With this new mechanism, do we have two type of search interfaces
where one would work for keys (as now) and other for key-ctid or it
will be just a single interface which works both ways? I think either
way there are pros and cons.

Also, in the thread below you are talking about using the last bit in
t_info, I want to bring it to your notice that there is a patch of
mine [1]/messages/by-id/CAA4eK1LkQ_Udism-Z2Dq6cUvjH3dB5FNFNnEzZBPsRjw0haFqA@mail.gmail.com -- With Regards, Amit Kapila. EnterpriseDB: http://www.enterprisedb.com in which I have used it to avoid changing on-disk
compatibility of hash indexes. I am not saying that we should not
plan it for some other use, but just to keep in mind that there are
other proposals to use it. We can decide what is best way to proceed,
if we are aware of all the proposals that want to use it.

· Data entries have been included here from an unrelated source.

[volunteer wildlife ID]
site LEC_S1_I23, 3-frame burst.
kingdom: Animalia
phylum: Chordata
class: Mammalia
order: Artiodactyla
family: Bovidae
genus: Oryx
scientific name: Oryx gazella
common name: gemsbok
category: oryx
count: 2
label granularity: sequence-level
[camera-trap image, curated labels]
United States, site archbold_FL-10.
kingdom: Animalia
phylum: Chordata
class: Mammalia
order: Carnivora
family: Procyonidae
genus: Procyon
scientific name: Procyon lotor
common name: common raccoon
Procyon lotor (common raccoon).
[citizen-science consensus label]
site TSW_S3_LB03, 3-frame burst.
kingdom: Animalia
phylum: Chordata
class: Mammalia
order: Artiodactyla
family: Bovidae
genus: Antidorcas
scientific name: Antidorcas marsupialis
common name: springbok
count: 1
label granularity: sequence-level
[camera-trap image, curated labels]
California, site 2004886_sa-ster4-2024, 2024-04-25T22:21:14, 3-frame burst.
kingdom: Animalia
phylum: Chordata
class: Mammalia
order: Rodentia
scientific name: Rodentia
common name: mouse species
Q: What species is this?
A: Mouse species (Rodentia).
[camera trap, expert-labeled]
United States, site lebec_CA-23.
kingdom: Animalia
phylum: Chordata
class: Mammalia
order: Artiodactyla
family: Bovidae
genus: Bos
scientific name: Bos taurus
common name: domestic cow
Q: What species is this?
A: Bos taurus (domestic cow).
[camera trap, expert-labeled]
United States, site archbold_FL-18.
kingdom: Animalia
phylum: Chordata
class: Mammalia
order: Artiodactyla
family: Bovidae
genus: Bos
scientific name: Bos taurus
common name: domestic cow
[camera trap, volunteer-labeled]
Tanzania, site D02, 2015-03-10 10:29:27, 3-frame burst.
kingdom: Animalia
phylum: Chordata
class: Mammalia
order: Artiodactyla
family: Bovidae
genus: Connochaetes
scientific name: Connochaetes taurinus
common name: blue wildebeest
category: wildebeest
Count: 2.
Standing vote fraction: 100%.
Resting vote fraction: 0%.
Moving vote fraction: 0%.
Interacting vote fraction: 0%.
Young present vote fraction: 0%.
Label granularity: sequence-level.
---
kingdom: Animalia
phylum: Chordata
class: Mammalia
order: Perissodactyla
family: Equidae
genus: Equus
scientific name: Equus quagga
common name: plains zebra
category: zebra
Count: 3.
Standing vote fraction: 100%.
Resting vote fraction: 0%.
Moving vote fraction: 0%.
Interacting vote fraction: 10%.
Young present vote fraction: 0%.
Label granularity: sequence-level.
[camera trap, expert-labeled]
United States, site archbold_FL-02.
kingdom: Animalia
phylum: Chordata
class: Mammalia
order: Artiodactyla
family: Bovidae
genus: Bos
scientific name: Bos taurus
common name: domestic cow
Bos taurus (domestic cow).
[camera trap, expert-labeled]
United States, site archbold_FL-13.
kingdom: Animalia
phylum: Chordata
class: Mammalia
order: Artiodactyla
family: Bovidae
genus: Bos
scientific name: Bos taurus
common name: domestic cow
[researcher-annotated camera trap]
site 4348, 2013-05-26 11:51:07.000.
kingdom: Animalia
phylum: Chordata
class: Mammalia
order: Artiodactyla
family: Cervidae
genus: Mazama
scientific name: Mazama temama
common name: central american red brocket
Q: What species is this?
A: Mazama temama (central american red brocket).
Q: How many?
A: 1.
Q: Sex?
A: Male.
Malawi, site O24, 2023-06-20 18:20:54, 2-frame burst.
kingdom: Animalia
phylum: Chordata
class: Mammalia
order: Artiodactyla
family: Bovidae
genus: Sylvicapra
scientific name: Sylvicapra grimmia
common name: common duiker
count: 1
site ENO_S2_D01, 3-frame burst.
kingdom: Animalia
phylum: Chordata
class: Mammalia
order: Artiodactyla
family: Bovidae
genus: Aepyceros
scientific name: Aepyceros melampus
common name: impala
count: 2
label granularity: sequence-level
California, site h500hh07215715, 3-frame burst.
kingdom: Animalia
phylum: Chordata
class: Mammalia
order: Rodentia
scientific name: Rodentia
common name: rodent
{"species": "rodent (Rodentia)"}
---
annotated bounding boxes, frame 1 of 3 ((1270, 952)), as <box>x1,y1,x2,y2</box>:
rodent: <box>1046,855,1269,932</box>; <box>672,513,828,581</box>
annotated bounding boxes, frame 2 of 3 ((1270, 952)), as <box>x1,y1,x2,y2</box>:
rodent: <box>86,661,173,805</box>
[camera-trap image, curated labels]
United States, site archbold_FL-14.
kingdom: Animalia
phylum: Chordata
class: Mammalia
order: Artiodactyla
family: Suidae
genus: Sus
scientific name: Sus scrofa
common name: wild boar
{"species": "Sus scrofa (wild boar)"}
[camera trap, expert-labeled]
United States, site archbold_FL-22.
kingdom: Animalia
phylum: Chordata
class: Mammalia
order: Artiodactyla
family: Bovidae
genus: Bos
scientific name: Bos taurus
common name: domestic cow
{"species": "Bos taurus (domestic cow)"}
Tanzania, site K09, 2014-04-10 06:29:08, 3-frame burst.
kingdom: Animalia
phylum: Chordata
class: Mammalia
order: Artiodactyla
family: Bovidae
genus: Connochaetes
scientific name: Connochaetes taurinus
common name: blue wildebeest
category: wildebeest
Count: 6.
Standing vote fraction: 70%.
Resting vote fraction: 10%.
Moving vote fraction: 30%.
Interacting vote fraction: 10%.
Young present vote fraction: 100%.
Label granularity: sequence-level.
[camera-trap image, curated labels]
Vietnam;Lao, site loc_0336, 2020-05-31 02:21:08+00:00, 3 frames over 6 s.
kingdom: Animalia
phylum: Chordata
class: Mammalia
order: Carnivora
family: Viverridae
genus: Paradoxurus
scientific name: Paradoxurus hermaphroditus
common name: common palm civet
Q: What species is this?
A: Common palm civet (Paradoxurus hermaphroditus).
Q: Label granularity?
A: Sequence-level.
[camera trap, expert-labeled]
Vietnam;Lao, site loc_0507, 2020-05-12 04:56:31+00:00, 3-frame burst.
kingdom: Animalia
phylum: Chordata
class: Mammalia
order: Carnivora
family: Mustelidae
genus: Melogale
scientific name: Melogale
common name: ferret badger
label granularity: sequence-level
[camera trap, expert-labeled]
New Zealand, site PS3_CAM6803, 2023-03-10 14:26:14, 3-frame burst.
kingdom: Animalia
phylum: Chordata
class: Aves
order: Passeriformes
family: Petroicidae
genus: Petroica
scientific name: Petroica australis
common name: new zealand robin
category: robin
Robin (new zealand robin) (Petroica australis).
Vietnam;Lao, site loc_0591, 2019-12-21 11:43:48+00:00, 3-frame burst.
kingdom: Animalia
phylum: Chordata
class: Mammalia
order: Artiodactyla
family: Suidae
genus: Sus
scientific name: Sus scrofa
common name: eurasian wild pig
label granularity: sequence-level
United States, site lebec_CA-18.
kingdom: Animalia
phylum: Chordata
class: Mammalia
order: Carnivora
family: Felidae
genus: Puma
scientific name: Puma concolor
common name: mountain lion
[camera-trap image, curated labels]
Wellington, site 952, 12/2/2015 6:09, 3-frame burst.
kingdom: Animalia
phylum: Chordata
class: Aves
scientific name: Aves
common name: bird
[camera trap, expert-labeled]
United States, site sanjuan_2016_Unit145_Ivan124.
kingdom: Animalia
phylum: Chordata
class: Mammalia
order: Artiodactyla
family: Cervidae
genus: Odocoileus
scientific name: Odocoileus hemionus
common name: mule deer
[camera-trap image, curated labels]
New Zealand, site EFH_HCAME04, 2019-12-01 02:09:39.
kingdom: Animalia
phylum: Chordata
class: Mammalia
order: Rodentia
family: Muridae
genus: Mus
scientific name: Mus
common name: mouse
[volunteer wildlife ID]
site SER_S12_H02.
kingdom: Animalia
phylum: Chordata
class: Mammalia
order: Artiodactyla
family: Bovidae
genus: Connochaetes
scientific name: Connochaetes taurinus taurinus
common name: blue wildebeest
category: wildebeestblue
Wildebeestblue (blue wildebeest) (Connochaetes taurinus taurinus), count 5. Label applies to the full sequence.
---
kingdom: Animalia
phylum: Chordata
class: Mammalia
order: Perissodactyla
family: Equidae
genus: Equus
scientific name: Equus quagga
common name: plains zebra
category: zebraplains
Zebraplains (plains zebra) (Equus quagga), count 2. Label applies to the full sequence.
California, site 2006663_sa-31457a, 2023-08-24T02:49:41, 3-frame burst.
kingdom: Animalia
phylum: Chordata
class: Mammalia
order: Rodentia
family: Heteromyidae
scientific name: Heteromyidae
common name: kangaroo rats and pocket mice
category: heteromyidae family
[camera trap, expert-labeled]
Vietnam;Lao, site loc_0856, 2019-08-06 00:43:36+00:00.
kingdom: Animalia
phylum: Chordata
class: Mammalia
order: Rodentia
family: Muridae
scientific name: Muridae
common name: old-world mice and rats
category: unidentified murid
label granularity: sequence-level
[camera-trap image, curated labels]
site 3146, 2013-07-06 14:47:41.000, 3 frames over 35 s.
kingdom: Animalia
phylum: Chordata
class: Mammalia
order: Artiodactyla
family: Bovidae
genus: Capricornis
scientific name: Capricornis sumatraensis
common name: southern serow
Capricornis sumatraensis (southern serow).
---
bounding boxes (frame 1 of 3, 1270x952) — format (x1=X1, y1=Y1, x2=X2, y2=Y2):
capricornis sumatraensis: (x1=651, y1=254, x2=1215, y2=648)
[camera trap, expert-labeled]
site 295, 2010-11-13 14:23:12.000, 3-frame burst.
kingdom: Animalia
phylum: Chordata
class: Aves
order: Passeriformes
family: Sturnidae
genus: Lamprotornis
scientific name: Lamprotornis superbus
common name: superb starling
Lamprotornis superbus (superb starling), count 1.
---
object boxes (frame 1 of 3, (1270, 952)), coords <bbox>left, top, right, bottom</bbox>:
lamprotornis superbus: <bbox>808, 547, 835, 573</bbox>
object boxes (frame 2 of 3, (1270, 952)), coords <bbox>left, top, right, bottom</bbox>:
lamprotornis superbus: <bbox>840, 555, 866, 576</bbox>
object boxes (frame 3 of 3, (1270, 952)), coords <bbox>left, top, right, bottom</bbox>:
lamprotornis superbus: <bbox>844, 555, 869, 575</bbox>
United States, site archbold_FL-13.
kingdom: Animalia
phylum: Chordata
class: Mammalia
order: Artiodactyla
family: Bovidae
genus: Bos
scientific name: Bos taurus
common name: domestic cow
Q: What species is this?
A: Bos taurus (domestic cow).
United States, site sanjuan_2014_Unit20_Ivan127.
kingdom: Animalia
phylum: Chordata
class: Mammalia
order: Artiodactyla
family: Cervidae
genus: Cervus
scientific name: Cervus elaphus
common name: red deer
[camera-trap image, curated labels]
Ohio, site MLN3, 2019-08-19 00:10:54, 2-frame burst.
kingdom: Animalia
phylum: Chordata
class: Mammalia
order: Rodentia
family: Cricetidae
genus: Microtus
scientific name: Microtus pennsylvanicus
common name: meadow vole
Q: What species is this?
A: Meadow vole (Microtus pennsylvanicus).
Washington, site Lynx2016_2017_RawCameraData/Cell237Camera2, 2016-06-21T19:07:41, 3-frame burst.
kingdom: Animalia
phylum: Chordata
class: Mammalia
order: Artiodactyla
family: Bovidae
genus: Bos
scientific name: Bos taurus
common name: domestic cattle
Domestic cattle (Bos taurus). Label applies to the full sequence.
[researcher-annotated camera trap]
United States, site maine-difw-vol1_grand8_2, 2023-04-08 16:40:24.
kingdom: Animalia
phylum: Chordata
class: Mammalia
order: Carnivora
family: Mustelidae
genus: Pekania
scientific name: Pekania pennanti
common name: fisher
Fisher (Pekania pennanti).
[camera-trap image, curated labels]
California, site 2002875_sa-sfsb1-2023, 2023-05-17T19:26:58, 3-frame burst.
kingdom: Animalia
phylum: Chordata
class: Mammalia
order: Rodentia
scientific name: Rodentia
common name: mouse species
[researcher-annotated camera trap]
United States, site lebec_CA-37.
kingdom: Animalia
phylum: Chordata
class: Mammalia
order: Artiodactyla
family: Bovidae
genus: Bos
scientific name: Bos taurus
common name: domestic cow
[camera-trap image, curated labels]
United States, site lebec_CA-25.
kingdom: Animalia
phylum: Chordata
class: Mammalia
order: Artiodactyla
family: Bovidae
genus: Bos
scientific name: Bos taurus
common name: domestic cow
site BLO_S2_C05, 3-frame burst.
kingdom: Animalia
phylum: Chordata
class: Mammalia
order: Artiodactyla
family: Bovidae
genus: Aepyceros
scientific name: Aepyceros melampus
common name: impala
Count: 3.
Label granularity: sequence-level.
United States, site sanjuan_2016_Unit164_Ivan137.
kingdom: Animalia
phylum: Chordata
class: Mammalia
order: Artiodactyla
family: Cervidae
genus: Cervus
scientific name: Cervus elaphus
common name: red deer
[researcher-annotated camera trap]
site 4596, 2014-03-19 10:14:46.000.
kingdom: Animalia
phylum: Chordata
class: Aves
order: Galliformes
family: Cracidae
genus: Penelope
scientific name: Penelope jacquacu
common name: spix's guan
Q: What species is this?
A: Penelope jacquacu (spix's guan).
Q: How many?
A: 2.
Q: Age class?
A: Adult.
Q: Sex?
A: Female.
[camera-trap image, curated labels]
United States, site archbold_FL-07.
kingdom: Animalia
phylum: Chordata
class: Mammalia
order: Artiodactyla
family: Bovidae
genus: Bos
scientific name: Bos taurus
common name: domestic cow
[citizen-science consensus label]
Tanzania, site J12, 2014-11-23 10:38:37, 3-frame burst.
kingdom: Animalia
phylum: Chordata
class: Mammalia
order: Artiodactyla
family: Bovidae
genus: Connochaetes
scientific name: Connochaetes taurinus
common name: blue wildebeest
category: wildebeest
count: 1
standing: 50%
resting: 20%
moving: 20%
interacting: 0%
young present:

[1]: /messages/by-id/CAA4eK1LkQ_Udism-Z2Dq6cUvjH3dB5FNFNnEzZBPsRjw0haFqA@mail.gmail.com -- With Regards, Amit Kapila. EnterpriseDB: http://www.enterprisedb.com
--
With Regards,
Amit Kapila.
EnterpriseDB: http://www.enterprisedb.com

--
Sent via pgsql-hackers mailing list (pgsql-hackers@postgresql.org)
To make changes to your subscription:
http://www.postgresql.org/mailpref/pgsql-hackers

#16Claudio Freire
klaussfreire@gmail.com
In reply to: Amit Kapila (#15)
Re: [WIP] [B-Tree] Keep indexes sorted by heap physical location

On Sat, Aug 20, 2016 at 1:05 AM, Amit Kapila <amit.kapila16@gmail.com> wrote:

On Thu, Aug 18, 2016 at 8:24 AM, Claudio Freire <klaussfreire@gmail.com> wrote:

A couple of points make me uneasy about this patch, yet I can think of
no better alternative, so I seek feedback:

- introducing a different format for inner index tuples makes for an
invasive patch and quite difficult-to-reason code (it's easy to forget
whether a page is leaf or inner and that now causes assertion failures
or segfaults)
- the ascent-descent to check for uniqueness when there are large
dead tuple runs could have locking subtleties that escape me. Perhaps
there's better ways to solve this.

I have tried to study this part of your patch and it seems somewhat
non-trivial and risky part of proposal.

+ } else {
+ /*
+ * We found the actual first item on another block, so we have to perform
+ * a two-step search - first half, until our write-locked buffer, then another
+ * starting from our write-locked buffer.
+ */
+ LockBuffer(buf, BUFFER_LOCK_UNLOCK);
+ LockBuffer(buf, BT_WRITE);
+
+ buf = _bt_moveright(rel, buf, natts, itup_scankey, &(itup->t_tid), false,
+ true, stack, BT_WRITE, NULL);
+
+ first_offset = _bt_binsrch(rel, buf, natts, itup_scankey, NULL, false, NULL);
+
+ xwait = _bt_check_unique(rel, itup, heapRel, nbuf, buf,
first_offset, itup_scankey,
+ checkUnique, &is_unique, &speculativeToken);
+
+ _bt_relbuf(rel, nbuf);
+ }

The idea for uniqueness check is that we hold the write lock on
buffer/page on which we are trying to operate (we do take read locks
on the consecutive pages during this check). Here, in your changed
proposal, you have two buffers (one to which the search led you and
one buffer previous in the chain) and before checking uniqueness, on
one of the buffers you seem to have write lock and on other you have
read lock. This seems to change the way uniqueness check works till
now, can you explain how this works (can we safely assume that all
searches for uniqueness check will lead to the same buffer first).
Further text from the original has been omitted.